Alchemy.user_class_primary_key = :user_id

[afdev82]

@tvdeyen I have found the problem. In my routes I had only the index path defined:

resources :users, only: :index

but the resources table needs also the new and edit paths for the resource. In fact, I didn't use them, that's why I didn't have the paths. Now I have only to migrate the previous buttons I had in each row to the new structure. Is there some document on those changes or do I need to read the code?

[tvdeyen]

@afdev82

I have found the problem.

glad you found it.

Now I have only to migrate the previous buttons I had in each row to the new structure.

Just for the record, you do not have to migrate the partial (yet). Using the old _table partial still works. It is deprecated, though, and will be removed someday.

Is there some document on those changes or do I need to read the code?

No documentation yet, sorry. You can use this file as example.

https://github.com/AlchemyCMS/alchemy-devise/blob/main/app/views/alchemy/admin/users/_resource_table.html.erb

[afdev82]

and will be removed someday.

It has been removed from master already... And also the method used to render the row for the resource. So I assume I have to use the new component syntax to add the buttons I need. I will try to do that and finally I could be able to test in production.

[afdev82]

It was not so difficult to migrate to the new structure. Anyway I have tested the branch and it still doesn't work. Same error. I have tried to install also the rack-cors gem, but it doesn't work either 😬

But I wonder why I have this issue and you or others don't... What's the difference in the setup? If you use a CDN and get the images from there, you should have the same issue 🤔

[tvdeyen]

But I wonder why I have this issue and you or others don't... What's the difference in the setup? If you use a CDN and get the images from there, you should have the same issue 🤔

We do not serve assets from a dedicated CDN subdomain. We just use the Rails app (and a HTTP Proxy cache) to serve the assets.

[afdev82]

But I wonder why I have this issue and you or others don't... What's the difference in the setup? If you use a CDN and get the images from there, you should have the same issue 🤔

We do not serve assets from a dedicated CDN subdomain. We just use the Rails app (and a HTTP Proxy cache) to serve the assets.

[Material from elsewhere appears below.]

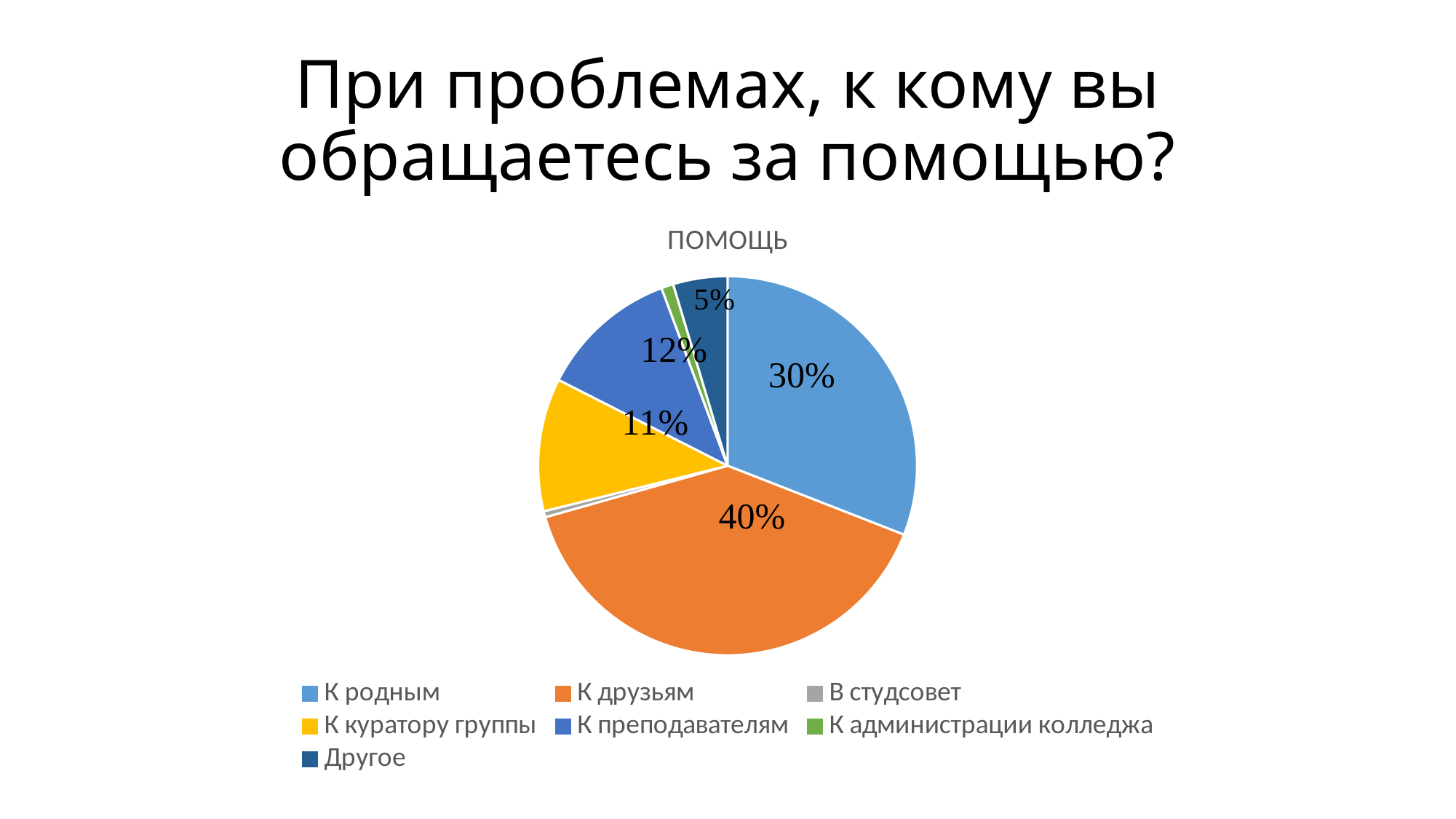
Which is larger, К родным or Другое? К родным What is the title of the chart? ПОМОЩЬ What share of the pie does К куратору группы have? 11% How many categories does the legend list? 7 What share of the pie does К преподавателям have? 12% Which is larger, К преподавателям or К куратору группы? К преподавателям Which category has the largest slice of the pie? К друзьям What is the difference in percentage points between К друзьям and К родным? 10 What kind of chart is shown on the slide? Pie chart What share of the pie does Другое have? 5% What share of the pie does К родным have? 30% What share of the pie does К друзьям have? 40%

OK, I thought it was a pretty common configuration to use a dedicated asset host. I could disable it anyway, if I can't solve this problem.

[tvdeyen]

Yeah. A very outdated thing to do. With HTTP2 and modern browsers you do not need to load assets from another host. This was when browsers weren't able to load more than 4 things from the same hostname.

[afdev82]

Yeah. A very outdated thing to do. With HTTP2 and modern browsers you do not need to load assets from another host. This was when browsers weren't able to load more than 4 things from the same hostname.

Yes, I have read already something like that. I then would save me other headaches on this matter just removing the asset host.

[afdev82]

I have done in this way and obviously the problem is solved.